> _Rows of spatial question data_
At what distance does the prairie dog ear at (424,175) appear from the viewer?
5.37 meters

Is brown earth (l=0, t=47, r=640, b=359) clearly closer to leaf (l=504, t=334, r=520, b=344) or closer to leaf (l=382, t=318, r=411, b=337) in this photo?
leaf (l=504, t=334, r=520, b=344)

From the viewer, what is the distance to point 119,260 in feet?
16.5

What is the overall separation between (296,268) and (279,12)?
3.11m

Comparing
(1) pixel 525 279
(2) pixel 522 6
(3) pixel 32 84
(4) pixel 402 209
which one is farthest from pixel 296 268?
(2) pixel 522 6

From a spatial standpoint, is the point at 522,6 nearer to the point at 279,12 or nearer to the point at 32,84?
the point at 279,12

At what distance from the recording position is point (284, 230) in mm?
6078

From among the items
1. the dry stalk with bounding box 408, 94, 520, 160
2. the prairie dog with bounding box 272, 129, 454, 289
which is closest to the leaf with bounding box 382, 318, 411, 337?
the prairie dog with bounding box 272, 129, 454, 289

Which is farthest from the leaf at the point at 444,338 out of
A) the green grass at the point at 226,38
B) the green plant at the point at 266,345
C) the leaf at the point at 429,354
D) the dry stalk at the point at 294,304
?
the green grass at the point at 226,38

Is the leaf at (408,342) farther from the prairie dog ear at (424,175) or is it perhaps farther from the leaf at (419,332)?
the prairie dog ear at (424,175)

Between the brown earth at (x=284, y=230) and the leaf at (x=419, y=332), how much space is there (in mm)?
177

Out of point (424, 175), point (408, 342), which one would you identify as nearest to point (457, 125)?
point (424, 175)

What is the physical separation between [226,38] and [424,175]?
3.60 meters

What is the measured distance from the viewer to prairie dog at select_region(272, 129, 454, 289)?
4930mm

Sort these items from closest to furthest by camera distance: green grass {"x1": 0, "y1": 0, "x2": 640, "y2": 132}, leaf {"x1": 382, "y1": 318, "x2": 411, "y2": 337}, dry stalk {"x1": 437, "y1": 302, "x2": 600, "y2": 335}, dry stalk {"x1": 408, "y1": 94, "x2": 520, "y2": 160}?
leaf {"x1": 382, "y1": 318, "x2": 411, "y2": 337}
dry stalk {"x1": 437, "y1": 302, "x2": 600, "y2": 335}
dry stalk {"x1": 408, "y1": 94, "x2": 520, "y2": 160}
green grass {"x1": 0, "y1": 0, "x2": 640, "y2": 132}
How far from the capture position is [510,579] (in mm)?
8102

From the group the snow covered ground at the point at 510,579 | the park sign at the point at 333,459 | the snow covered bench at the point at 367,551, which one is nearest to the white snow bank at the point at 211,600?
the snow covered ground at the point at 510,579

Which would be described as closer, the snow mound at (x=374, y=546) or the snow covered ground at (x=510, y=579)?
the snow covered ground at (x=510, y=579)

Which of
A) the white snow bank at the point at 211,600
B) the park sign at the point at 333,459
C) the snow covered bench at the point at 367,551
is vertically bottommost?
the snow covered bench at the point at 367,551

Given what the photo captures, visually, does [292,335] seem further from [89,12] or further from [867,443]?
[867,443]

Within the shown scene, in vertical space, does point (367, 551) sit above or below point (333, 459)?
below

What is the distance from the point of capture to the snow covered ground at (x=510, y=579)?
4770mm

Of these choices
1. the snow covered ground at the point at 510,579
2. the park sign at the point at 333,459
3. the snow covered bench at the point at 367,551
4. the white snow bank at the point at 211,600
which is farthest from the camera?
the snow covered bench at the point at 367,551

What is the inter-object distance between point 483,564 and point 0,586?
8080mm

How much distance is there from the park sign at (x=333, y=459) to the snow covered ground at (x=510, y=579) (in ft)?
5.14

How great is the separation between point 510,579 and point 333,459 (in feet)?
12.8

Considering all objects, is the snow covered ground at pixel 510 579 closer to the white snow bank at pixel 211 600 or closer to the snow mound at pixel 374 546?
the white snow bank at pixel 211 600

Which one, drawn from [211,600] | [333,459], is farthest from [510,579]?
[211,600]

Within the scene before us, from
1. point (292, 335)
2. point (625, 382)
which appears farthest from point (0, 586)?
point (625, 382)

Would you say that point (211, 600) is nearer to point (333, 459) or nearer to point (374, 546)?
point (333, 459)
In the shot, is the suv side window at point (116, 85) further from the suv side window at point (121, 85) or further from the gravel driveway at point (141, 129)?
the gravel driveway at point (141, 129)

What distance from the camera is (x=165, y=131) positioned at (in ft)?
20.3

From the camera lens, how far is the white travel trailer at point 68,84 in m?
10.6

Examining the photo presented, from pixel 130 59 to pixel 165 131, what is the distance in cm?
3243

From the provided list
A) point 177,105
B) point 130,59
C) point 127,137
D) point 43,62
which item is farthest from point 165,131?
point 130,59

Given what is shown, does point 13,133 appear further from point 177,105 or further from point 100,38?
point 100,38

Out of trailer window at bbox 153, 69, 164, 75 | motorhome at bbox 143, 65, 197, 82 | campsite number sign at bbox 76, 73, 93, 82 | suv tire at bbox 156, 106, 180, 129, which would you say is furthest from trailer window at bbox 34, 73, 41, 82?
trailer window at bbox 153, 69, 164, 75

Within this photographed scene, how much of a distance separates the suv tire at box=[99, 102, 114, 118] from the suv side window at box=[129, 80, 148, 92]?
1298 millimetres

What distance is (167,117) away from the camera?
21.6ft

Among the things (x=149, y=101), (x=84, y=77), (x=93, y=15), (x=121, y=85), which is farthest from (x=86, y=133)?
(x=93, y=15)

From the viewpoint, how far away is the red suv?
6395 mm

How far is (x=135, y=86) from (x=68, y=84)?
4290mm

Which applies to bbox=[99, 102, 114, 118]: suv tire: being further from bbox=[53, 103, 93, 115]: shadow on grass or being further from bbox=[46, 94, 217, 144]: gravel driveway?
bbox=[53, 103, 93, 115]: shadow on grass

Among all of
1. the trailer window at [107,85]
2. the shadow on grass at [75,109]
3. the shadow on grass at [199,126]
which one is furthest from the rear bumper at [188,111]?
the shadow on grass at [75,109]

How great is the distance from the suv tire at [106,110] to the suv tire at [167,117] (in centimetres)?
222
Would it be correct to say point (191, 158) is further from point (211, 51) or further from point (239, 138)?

> _YOUR INSTRUCTIONS_
Please gather every line of the material above that contains the word "separation" and copy each one in full.

> _ANSWER BELOW_
What is the overall separation between (296,268) and (279,12)?
What is the physical separation between [226,38] and [424,175]?
How great is the separation between point 510,579 and point 333,459 (in feet)?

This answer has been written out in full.